In a way, we are all just gambling with our time and energy. Making guesses about what will work, planting a dozen different seedlings and figuring at least a few of them will survive the winters and harsh summers here, in our new homes. It is something I am trying to be more intentional about, and it is so hard to be intentional when time passes relentlessly and there are bills to pay and wrinkles forming and a natural need for comfort and delusion. The goal of art is to distill pain and joy into singular works that allow a person to feel camaraderie in their uniqueness, to learn from the experiences of others without having to spend their entire lives making the same mistakes, or, more commonly these days, to simply escape the overwhelming experience of existing. We build our society on the graves of those who tried and failed, we grow our gardens in the loam of centuries of plants that didn’t make it and fertilize them with the pulverized bones of cattle we overcooked on the grill. 

 

As we transfer our struggles from one form to the other, we find ourselves more comfortable but also more confused. Like an eastern tree growing on a manicured street named after it somewhere out west, all of our needs are met, but there is the vague sense that the birds in our branches aren’t quite right. We only get one life, though. It is so risky to question everything when we may miss out on a chance to have fun before we get cut down. There is a fine line between radical acceptance of what is and brave skepticism about all that isn’t. I know that I have learned a lot from each step along the way, but the accumulation of steps has left my knees creaky and my eyes crossed. So many people latch onto things when they are still young and beautiful, naive but easy to hold. The more you know, the less you need… and the less appealing you become. Desire begets desire, religions teach us that desire is foolish, that wanting is suffering.
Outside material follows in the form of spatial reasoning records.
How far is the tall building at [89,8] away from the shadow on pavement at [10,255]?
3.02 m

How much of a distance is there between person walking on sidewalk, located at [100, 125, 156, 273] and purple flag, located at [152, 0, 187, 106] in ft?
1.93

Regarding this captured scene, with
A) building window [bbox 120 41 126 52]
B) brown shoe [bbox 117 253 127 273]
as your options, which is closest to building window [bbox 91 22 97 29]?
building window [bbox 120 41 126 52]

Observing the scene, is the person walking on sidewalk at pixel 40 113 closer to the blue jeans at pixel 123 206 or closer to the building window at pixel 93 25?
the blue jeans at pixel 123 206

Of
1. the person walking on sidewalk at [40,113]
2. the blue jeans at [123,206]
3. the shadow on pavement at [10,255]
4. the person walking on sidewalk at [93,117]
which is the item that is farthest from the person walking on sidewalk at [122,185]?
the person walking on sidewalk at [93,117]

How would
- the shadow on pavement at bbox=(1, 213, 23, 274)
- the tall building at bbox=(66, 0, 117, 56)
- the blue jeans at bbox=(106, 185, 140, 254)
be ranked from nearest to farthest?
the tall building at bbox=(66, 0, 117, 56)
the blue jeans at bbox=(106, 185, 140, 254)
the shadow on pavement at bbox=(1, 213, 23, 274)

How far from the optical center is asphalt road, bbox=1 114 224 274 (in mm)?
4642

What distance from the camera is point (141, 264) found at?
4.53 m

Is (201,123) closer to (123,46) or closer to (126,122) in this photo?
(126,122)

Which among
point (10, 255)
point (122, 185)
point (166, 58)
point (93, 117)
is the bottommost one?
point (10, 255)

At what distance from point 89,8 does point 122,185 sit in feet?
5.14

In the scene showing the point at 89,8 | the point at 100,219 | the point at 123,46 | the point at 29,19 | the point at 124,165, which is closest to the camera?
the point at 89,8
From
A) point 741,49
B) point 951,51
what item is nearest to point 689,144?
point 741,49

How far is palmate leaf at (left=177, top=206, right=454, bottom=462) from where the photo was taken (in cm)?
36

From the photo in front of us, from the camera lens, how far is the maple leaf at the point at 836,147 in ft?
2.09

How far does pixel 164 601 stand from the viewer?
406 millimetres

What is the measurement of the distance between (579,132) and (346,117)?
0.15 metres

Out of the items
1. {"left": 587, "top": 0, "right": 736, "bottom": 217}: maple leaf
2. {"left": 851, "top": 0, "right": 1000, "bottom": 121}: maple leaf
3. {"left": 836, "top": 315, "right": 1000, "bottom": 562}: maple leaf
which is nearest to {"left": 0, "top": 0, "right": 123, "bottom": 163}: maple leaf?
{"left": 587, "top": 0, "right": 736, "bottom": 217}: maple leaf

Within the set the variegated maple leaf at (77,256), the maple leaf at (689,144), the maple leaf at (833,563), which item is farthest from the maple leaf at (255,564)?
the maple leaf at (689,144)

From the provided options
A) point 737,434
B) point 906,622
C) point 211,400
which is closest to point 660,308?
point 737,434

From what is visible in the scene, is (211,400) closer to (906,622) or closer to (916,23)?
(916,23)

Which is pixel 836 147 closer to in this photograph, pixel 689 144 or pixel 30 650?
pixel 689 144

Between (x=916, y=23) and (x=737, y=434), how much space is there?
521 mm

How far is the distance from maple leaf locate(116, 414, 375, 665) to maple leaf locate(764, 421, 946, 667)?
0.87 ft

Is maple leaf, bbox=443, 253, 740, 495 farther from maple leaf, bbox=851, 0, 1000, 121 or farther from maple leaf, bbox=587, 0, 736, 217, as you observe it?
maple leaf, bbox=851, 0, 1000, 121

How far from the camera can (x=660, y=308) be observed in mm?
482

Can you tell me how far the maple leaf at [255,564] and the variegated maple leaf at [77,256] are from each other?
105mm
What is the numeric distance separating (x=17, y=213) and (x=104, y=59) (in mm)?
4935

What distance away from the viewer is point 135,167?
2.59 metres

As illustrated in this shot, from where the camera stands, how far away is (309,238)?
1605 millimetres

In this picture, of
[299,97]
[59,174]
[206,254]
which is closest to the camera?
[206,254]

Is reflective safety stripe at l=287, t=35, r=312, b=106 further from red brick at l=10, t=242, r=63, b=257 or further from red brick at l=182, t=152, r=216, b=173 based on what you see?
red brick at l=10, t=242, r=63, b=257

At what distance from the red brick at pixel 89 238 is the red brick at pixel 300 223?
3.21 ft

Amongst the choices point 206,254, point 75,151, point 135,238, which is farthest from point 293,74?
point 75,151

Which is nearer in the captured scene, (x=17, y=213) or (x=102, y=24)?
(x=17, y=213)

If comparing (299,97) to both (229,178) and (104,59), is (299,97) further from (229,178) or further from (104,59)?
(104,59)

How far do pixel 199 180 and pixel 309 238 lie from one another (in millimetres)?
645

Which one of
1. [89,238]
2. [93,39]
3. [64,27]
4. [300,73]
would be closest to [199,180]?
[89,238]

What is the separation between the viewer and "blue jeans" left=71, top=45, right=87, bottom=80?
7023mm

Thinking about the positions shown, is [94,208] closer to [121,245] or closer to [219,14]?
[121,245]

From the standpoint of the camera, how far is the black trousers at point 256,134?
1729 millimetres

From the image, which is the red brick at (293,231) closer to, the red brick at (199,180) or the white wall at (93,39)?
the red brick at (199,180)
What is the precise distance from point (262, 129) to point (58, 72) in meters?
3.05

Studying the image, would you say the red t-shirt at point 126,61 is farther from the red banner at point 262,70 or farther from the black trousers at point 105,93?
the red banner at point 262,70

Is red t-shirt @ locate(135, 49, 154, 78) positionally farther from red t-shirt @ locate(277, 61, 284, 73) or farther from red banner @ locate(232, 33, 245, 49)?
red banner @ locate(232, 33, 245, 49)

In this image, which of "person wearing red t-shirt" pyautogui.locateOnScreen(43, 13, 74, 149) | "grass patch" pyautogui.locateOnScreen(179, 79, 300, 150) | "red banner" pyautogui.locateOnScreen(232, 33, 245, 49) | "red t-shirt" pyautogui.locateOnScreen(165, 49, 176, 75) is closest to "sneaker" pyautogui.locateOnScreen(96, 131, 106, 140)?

One of our species’ main survival mechanisms is learned selflessness, believing our suffering is worth it because it will benefit someone else, or ourselves in a hazy afterlife. It is noble, but it is also messy. We have a never-ending corn maze of virtues and vices, judgments on everything that leave us unsure of who or how to be. What if all we want is to be happy and to belong? To feel our seed pods carried by birds displaced by light pollution and climate change, back to the place our ancestors grew, to have some tiny piece of us take root and flourish in a place that’s a good fit.